# Given instruction
Find every line below that contains the string "between" and copy each one in full. Treat uppercase and lowercase as different.

# Stored records
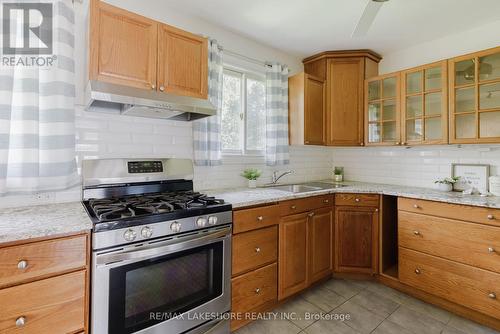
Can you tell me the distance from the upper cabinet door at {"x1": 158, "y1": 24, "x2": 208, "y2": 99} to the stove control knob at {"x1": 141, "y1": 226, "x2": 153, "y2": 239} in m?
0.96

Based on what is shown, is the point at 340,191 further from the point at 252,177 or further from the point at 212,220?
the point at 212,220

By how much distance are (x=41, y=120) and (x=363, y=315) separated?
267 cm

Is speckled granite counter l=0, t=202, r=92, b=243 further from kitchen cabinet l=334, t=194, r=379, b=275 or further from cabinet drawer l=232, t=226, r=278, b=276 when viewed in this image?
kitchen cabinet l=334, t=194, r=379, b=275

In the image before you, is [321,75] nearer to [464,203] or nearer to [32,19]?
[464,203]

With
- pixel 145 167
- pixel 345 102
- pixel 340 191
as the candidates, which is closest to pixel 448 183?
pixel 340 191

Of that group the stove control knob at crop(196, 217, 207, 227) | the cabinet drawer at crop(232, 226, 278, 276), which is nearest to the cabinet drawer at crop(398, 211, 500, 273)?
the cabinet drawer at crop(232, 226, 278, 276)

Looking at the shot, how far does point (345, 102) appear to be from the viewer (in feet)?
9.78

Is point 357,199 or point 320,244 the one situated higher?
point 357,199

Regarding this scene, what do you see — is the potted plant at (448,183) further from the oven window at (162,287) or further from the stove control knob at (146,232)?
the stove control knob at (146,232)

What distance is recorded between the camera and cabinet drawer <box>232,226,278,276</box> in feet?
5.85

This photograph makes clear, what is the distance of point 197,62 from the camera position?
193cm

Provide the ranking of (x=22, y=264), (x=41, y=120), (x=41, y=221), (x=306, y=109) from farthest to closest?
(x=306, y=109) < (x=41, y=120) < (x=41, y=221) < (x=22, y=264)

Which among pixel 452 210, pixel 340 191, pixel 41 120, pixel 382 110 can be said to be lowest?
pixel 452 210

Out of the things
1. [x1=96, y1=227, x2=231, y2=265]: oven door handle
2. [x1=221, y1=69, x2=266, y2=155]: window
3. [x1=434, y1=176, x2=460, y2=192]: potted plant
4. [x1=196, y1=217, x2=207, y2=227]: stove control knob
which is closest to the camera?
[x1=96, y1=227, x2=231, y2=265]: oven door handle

* * *

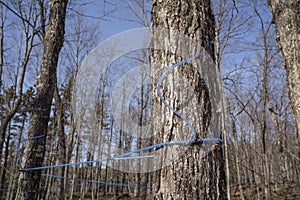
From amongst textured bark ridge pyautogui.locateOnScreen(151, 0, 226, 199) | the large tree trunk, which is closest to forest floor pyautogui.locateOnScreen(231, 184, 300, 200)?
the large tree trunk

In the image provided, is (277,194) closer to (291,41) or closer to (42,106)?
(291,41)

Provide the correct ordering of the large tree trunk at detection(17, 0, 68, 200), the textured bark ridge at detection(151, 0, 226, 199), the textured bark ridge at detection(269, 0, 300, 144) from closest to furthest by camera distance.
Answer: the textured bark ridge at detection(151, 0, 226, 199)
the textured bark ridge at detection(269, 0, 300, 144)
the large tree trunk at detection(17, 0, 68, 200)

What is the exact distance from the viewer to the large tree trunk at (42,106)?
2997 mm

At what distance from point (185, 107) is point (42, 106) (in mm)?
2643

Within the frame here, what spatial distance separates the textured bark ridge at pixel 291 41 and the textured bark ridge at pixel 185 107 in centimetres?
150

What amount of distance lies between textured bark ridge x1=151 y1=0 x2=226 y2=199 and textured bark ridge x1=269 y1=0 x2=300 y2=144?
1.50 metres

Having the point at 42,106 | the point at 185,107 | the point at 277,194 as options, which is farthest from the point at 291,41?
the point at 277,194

# Finished exercise
What distance is recorded between the camera and cabinet drawer <box>232,226,278,276</box> in feet?
What amount of distance lies between textured bark ridge x1=151 y1=0 x2=226 y2=199 and textured bark ridge x1=269 y1=0 x2=300 y2=144?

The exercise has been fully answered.